▸ Selected extract:
╭──
Tähtifantasia Award is an annual prize by Helsingin science fiction seura ry for the best foreign fantasy book released in Finland.

Recipients 
2015 
(winner) Terry Pratchett: FC Akateemiset (Unseen Academicals, 2009.)	Translated by Mika Kivimäki. Karisto, 2014.

Other shortlisted books:

 Kate Atkinson: Elämä elämältä (Life After Life, Schildts & Söderströms)
 Robert W. Chambers: Keltainen kuningas (The King in Yellow, Basam Books)
 Machado de Assis: Kuolematon ja muita novelleja (short story collection, Sammakko)
 Liz Williams: Kultainen lohikäärme (Precious Dragon, Like)

2014 	
(winner) Bruno Schulz: Kanelipuodit ja muita kertomuksia (The Street of Crocodiles, short story collection, 1934.) Translated from Polish by Tapani Kärkkäinen. Basam Books, 2013.
╰──
▸ Extracted entries:
╭──
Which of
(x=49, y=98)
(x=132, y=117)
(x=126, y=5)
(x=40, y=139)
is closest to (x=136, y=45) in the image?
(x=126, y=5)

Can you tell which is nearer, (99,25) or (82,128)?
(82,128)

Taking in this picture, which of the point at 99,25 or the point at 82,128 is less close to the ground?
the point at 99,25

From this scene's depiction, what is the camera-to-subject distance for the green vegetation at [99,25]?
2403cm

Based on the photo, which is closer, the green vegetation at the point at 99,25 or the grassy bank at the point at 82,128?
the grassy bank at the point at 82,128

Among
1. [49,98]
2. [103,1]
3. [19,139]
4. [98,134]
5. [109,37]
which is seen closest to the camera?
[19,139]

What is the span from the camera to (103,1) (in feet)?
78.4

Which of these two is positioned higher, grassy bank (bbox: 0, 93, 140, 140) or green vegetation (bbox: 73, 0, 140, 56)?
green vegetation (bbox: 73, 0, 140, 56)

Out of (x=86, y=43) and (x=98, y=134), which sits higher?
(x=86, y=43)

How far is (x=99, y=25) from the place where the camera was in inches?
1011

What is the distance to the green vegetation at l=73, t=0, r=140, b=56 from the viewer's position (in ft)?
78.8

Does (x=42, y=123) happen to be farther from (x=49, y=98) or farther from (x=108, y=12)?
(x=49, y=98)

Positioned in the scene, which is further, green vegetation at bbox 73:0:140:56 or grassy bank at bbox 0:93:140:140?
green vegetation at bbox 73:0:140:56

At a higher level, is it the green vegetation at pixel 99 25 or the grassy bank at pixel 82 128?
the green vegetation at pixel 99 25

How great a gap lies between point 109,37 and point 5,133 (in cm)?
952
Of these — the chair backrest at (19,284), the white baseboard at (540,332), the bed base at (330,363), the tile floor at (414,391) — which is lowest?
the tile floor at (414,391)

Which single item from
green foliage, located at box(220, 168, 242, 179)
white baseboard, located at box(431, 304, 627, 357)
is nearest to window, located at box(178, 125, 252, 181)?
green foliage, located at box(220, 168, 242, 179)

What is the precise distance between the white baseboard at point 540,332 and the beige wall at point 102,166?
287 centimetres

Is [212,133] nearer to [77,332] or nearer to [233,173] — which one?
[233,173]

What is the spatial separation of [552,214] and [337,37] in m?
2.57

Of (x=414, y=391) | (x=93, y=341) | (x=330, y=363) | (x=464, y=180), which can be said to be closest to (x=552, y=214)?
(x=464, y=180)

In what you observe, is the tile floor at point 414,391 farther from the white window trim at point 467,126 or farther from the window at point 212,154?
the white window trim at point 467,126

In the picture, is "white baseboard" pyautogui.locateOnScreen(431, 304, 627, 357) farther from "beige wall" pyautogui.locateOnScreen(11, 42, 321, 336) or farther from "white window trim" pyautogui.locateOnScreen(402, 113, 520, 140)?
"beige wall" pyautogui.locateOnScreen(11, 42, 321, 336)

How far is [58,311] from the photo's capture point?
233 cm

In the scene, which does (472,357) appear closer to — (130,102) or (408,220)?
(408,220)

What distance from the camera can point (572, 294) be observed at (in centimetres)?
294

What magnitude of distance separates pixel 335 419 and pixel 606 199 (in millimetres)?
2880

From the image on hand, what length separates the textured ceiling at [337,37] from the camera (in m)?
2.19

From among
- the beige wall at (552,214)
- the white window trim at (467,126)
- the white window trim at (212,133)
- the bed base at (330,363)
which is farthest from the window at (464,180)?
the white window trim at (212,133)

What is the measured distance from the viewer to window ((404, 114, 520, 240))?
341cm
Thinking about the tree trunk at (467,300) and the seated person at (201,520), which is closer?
╰──
╭──
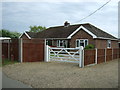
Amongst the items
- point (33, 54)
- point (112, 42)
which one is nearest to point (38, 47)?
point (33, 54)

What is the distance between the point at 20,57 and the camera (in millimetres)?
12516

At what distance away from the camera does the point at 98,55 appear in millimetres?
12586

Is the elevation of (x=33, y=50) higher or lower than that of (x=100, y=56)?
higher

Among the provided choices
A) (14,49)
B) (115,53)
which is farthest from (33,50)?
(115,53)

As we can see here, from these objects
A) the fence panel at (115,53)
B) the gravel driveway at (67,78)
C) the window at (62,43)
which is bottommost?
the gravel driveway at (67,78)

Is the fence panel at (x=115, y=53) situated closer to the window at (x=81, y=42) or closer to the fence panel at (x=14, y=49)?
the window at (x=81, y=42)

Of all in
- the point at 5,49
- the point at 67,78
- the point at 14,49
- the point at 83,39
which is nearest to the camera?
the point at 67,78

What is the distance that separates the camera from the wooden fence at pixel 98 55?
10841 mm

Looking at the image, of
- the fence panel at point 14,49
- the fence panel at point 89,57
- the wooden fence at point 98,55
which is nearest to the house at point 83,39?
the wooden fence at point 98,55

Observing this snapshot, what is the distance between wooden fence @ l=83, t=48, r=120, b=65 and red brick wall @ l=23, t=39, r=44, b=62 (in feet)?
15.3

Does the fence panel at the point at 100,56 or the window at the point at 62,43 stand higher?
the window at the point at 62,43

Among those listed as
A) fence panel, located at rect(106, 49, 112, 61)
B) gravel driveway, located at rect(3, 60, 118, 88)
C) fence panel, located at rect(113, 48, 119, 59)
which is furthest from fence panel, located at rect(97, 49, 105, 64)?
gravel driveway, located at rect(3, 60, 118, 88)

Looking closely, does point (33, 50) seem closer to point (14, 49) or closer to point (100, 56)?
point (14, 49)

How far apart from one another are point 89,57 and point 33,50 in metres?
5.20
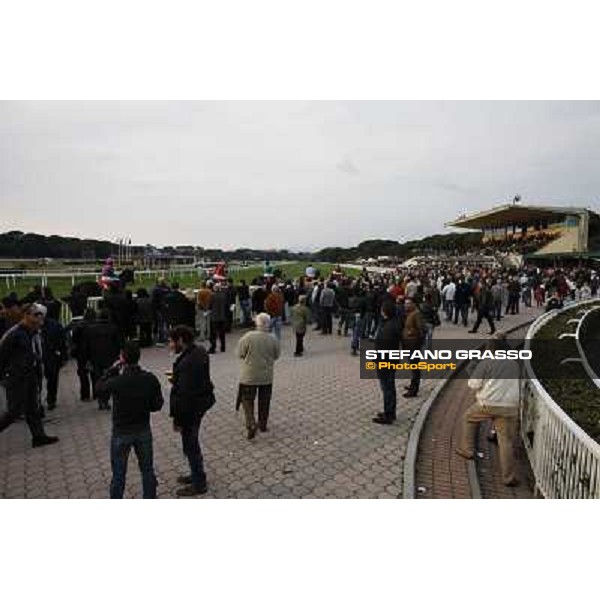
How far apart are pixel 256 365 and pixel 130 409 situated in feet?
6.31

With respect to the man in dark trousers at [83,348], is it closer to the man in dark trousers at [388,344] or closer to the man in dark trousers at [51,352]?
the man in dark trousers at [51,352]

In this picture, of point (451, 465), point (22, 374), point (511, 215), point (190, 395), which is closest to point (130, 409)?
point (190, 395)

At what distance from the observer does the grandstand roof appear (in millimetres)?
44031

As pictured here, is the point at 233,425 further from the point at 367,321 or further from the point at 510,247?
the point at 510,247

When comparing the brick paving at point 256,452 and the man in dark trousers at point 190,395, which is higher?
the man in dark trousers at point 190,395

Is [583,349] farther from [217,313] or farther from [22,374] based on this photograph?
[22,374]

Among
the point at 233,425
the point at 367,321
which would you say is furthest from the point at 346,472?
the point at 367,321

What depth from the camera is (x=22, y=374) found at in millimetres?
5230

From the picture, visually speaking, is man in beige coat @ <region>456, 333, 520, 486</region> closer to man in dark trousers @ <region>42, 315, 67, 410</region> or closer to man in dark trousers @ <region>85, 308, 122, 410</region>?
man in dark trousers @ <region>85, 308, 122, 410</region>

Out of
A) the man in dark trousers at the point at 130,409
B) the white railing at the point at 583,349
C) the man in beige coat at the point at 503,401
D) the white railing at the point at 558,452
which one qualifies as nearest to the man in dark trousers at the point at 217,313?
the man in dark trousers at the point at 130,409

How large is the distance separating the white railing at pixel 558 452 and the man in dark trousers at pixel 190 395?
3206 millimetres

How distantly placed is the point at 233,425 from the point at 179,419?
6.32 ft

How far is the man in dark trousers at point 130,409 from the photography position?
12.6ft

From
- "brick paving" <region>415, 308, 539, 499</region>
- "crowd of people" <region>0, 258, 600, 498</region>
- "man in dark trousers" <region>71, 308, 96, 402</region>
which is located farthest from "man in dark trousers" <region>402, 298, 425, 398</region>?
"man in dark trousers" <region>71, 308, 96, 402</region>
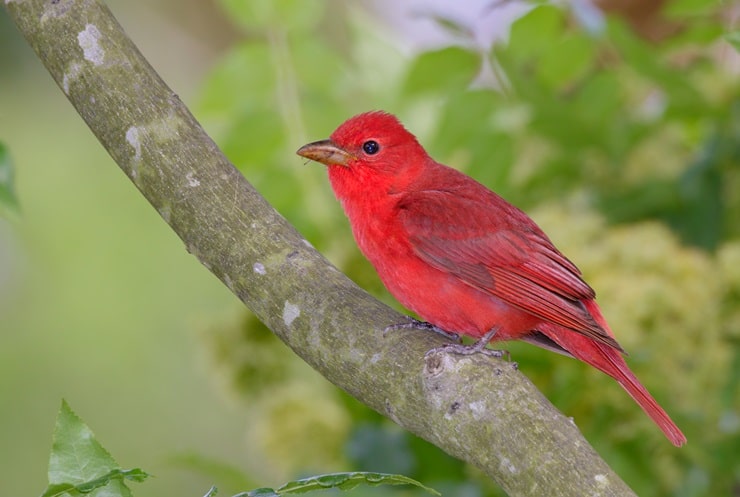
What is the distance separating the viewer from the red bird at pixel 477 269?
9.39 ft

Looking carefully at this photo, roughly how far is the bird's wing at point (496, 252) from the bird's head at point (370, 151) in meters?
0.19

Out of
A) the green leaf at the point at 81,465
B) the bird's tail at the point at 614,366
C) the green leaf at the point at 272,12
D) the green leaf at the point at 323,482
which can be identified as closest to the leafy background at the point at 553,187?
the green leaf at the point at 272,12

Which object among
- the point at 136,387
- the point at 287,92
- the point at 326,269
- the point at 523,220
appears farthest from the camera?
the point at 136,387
╰──
▸ Exercise details:
In the Tähtifantasia Award list, who translated the 2015 winning book? Please answer with the name only.

▸ Task result:
Mika Kivimäki